Wednesday, July 20, 2005

More on Scotty

Hank Steuver on the cultural impact of Jimmy Doohan's Scotty:

As Doohan and other cast members navigated that murky area between their own lives and the fictional lives that fans so desperately wanted to connect to, an even stranger thing happened: "Star Trek" improved, got deeper, taught philosophy and diversity. Even the movie versions got briefly better -- the screenplay for "The Wrath of Khan" (1982) has an almost Hemingway tautness.

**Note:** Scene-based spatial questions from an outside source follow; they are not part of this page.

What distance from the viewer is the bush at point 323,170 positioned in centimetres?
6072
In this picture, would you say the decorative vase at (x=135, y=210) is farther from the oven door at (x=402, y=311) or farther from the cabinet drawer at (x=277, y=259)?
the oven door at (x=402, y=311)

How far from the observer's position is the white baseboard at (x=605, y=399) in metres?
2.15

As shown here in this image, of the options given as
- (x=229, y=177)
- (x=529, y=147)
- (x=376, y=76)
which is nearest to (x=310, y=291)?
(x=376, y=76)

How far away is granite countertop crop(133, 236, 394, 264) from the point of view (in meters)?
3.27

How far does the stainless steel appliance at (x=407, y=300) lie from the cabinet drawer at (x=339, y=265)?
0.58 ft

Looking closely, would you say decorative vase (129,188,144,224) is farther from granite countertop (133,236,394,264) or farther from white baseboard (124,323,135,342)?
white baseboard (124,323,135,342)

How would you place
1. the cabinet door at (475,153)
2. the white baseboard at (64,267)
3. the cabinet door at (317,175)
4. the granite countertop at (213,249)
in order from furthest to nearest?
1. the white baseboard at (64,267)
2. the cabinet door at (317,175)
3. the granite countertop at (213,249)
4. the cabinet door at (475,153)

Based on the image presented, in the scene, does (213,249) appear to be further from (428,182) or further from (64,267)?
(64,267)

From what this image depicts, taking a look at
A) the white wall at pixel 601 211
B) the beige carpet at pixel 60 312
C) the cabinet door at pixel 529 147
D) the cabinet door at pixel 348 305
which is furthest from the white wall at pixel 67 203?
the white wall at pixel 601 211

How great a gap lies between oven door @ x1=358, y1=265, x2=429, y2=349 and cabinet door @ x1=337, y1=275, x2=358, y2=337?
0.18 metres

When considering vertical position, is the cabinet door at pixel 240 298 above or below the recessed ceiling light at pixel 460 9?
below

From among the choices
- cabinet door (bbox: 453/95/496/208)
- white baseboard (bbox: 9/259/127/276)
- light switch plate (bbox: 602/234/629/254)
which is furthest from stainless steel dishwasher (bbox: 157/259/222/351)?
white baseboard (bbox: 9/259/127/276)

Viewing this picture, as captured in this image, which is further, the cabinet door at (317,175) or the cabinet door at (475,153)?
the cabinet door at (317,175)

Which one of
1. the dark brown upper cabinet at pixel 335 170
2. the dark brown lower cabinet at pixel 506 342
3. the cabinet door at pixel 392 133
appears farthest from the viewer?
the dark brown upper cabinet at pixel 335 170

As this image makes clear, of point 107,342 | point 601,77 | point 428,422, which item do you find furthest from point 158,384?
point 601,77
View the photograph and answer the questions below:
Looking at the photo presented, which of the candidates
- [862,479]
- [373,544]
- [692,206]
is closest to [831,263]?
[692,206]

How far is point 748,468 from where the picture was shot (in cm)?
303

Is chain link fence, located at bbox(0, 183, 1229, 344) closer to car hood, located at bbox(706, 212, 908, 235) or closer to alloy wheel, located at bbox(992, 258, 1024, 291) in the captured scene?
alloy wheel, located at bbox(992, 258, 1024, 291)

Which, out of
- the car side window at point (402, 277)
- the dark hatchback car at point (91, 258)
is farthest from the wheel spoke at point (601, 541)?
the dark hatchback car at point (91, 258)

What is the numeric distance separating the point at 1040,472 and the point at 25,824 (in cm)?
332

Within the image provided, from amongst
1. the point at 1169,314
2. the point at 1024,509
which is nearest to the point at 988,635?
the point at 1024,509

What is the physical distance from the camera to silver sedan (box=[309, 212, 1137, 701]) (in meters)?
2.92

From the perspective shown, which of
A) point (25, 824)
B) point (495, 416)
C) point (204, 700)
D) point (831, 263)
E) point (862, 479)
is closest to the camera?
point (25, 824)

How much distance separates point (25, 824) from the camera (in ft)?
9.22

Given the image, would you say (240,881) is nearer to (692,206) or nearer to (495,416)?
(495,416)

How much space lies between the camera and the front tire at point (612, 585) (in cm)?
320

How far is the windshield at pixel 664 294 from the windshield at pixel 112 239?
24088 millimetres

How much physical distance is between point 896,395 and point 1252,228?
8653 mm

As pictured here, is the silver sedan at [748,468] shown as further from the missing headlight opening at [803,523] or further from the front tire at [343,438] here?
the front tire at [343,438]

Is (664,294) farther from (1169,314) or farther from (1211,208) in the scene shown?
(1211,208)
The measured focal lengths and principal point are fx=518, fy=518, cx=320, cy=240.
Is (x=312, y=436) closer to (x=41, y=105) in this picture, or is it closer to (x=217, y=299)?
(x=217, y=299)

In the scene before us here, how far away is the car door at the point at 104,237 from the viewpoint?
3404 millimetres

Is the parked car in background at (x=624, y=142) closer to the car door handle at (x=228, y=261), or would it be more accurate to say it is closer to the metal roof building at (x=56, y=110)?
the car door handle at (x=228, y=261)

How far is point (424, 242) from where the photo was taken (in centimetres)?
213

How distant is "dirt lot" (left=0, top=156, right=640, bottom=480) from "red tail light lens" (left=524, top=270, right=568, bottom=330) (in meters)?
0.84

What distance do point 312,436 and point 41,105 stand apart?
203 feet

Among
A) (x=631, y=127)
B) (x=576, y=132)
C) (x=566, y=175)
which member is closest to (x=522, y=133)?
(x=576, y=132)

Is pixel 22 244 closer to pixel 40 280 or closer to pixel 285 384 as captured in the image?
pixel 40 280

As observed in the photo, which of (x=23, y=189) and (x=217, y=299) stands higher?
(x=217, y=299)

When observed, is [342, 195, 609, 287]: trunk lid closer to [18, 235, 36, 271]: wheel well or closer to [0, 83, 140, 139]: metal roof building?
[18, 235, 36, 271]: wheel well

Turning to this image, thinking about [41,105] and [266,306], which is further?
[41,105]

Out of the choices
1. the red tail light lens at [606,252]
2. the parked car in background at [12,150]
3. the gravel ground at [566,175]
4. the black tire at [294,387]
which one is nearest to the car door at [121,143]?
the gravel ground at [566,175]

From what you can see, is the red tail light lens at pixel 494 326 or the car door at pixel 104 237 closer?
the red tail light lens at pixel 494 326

Doohan showed up for "Khan" more visibly aged and heavier than the rest of the cast, but no less game. He broke our hearts three times in that adventure, on a voyage that really took it out of poor Scotty: He weeps when his cadets die in a torpedo attack from Khan; he begs Spock not to sacrifice himself to save the Enterprise from certain cataclysm; and he gets out the bagpipes for "Amazing Grace" at Spock's burial-at-space ceremony. (Ask your boyfriend what he wants at his funeral: "Amazing Grace" on bagpipes, please. Space-torpedo coffin optional.)

In spite of a generation of derision from those who never quite understood it (or its devoted fans), "Star Trek" took on an aura of class, and Doohan reveled in it. The cultural phenomenon would, in a way, bring him his third wife (who'd waited, groupie-like with a friend, to meet him backstage at a play he was doing in San Francisco), a marriage that lasted 30 years, until his death.

Doohan was Scotty; Scotty was Doohan, and an archetypal employee/colleague/friend was given a name: Scotty is the person in your office who swears that a project cannot possibly get done by deadline, then somehow pulls it out at the last minute. His favorite words: can't, won't, need more, impossible, losing power, can't, won't, overloaded, no way.

You have to let the Scottys blow off steam, and you have to remember what they always say in the end: Aye, aye, sir.


For those of you who plan to outlive me, at my funeral I want "Don't Fear the Reaper" and "One Particular Harbour" played. During the former, the assembled mourners will be given cowbells and asked to play along. And in the event that people aren't sad enough, She Who Must Be Obeyed has instructions to play "Don't Stop Me Now."